Amin AP, Spertus JA, Reid KJ, Lan X, Buchanan DM, Decker C, Masoudi FA: The prognostic importance of worsening renal function during an acute myocardial infarction on long-term mortality. Am Heart J 2010;160:1065–1071.

Although an acute worsening in renal function (WRF) commonly occurs among patients hospitalized for acute myocardial infarction (AMI), its long-term prognostic significance is unknown. In this study, the authors examined predictors of WRF and its association with 4-year mortality. Participants were acute myocardial infarction patients from the multicenter PREMIER study (N = 2098) who survived to hospital discharge who were followed for at least 4 years. Worsening in renal function was defined as an increase in creatinine during hospitalization of ≥ 0.3 mg/dL above the admission value. Correlates of WRF were determined with multivariable logistic regression models and used, along with other important clinical covariates, in Cox proportional hazards models to define the independent association between WRF and mortality.
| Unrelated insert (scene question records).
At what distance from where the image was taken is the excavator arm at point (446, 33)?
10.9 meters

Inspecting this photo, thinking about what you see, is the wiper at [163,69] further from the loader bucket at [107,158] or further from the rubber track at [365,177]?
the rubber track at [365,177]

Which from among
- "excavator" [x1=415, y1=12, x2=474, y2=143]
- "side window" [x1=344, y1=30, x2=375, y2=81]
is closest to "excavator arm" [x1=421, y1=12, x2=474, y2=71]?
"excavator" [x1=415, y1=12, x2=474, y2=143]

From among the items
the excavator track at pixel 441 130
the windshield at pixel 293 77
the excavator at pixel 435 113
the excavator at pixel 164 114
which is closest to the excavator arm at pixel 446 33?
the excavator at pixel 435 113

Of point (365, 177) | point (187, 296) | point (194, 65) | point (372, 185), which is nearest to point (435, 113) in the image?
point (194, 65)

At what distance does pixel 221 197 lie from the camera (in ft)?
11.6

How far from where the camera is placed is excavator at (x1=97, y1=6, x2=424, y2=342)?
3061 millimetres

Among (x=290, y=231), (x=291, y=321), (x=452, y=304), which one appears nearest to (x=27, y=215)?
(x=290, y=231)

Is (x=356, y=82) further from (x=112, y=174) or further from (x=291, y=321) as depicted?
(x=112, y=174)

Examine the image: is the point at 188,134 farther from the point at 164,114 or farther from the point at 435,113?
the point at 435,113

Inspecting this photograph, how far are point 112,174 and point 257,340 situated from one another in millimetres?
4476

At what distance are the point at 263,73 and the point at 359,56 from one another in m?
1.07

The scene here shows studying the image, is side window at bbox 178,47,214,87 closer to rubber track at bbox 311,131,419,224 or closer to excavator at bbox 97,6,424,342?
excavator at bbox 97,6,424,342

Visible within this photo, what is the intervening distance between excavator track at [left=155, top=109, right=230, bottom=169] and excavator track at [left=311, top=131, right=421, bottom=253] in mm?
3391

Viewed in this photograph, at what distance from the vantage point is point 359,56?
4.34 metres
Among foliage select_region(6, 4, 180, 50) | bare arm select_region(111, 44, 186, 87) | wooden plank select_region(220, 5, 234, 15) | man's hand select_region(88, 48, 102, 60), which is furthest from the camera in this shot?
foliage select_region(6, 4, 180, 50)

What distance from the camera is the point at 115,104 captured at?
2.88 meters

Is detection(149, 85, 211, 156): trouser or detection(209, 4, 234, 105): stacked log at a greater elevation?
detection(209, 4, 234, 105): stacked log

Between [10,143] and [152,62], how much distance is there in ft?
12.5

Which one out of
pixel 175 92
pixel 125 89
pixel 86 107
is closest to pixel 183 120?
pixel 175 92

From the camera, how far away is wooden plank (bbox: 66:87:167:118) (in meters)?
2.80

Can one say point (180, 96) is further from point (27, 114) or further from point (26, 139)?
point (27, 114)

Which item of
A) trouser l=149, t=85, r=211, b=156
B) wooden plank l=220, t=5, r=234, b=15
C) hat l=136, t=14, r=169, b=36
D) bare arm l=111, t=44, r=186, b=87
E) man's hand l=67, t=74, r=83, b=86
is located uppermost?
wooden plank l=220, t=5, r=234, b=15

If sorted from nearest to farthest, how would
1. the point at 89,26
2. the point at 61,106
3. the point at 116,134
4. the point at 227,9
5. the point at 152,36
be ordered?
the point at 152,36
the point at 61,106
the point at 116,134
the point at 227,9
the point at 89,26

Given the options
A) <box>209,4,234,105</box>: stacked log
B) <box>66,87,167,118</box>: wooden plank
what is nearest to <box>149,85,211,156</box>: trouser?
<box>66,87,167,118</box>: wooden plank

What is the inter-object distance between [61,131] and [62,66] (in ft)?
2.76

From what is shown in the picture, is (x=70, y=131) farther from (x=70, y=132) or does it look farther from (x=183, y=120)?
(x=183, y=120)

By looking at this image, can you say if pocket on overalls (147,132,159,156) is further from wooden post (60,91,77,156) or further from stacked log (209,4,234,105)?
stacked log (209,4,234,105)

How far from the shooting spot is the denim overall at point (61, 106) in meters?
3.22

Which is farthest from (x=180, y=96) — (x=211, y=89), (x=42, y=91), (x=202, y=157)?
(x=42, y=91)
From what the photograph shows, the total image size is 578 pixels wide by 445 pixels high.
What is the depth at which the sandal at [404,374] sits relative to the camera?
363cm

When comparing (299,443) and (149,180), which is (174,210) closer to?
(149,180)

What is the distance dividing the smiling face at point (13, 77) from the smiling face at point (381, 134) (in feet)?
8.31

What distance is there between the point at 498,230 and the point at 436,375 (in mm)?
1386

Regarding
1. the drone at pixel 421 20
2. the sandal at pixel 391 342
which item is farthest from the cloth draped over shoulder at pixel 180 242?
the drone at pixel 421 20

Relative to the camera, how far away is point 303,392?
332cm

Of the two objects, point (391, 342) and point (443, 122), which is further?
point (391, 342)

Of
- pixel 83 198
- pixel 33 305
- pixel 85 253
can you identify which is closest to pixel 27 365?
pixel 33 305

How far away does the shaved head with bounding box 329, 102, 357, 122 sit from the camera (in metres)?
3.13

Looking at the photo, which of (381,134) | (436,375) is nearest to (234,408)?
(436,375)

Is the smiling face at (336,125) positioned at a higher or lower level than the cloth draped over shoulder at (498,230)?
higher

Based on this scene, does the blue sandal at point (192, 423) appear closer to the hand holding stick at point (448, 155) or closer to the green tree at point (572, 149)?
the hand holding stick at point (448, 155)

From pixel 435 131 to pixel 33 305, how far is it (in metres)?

Results demonstrated that worsening renal function was observed in 393 (18.7%) of AMI survivors. Diabetes, left ventricular systolic dysfunction, and a history of chronic kidney disease (documented history of renal failure with baseline creatinine N 2.5 mg/dL) were independently associated with WRF. During 4-year follow-up, 386 (18.6%) patients died; mortality was significantly higher in the WRF group (36.6% versus 14.4% in those without WRF). After adjusting for other factors associated with WRF and long-term mortality, including baseline creatinine, WRF was independently associated with a higher risk of death (hazard ratio = 1.64, 95% CI 1.23–2.19). The authors conclude that worsening renal function occurs in approximately 1 of 6 AMI survivors and is independently associated with an adverse long-term prognosis, and that further studies on interventions to minimize WRF or to more aggressively treat patients developing WRF should be tested.